The Internet is characterized by an enormous variety of information. This information is found in many different places and have to be ordered sense due to their mass. This problem was already at the beginning of the Internet and the development of which was to Web 2.0 and the rise of user generated content increasingly larger. Various approaches have been created, which are discussed under.
Directories
Web directories are manually maintained lists that are divided into different categories. These categories may have subcategories in turn, so that there is a hierarchical structure. In the individual categories, the URLs are stored at appropriate resources including a short description. The most famous representative in this area are the Open Directory Project and Yahoo! Directories . However, these directories have many disadvantages, because they must be manually maintained and extended, and these tasks is no longer compatible with the increasing growth of the Internet. Even for a user searching for information is troublesome because he has to navigate across different hierarchy levels before coming to a conclusion.
Full text search
An automated approach to the organization of the Internet provided the first full-text search engines. These were based on the automated reading of Web documents and their storage in an index . It could now be made ??generic queries that are matched against the index, and as a result provided all documents that matched the query. In this concept, the applicable maintenance manual, but in most cases, the number of matching documents is simply too large to represent a real benefit for a seeker. This problem is partly due to a lack of understanding of the search engines for the content of a web document to pass.

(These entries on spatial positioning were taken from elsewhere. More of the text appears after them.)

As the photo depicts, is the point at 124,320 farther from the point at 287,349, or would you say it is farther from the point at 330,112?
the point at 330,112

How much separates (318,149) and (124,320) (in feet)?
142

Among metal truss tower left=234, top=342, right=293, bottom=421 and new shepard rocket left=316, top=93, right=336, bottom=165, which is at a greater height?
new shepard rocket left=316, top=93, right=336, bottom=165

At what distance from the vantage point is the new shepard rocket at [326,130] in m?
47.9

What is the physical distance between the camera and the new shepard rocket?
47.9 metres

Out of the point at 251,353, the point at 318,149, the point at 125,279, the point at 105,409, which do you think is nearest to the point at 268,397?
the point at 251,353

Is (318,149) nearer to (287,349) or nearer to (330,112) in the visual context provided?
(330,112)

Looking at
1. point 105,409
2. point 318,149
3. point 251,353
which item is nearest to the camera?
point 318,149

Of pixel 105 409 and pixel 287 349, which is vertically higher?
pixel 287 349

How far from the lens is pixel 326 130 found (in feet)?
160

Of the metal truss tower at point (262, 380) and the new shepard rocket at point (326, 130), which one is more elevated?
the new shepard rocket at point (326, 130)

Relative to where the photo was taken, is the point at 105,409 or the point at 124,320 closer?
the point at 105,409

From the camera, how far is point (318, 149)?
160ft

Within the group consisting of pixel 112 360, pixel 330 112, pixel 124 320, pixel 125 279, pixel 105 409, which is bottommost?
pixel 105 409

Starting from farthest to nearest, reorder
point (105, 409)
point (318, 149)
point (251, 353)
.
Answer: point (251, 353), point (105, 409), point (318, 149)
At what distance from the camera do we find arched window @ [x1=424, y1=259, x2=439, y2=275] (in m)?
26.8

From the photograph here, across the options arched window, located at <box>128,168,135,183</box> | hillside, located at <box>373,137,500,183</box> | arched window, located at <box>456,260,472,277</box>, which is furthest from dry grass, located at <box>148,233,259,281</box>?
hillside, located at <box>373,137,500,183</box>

Inclusion of meta information
Meta information is a general understanding of the page details. With the help of these details it is possible to explain in speech the data more accurately and thus produce machine actionable information from it. Search engines can thus make a better assessment of the content of a website and thus the result set of a query limit. The typical meta information in HTML documents are listed within the tags and are called meta tags known.
Introduction of a ranking
Even search engines that process the metadata, can only provide a more accurate result. As already mentioned, this list is usually still too large to it manually to extract the information that is actually looking for. For this reason, the ranking based search engines have been developed to additionally make some assessment of the individual results to a query, thereby creating a structure that allows a meaningful work. The largest members of this genus in the western area are Google, Yahoo and Bing.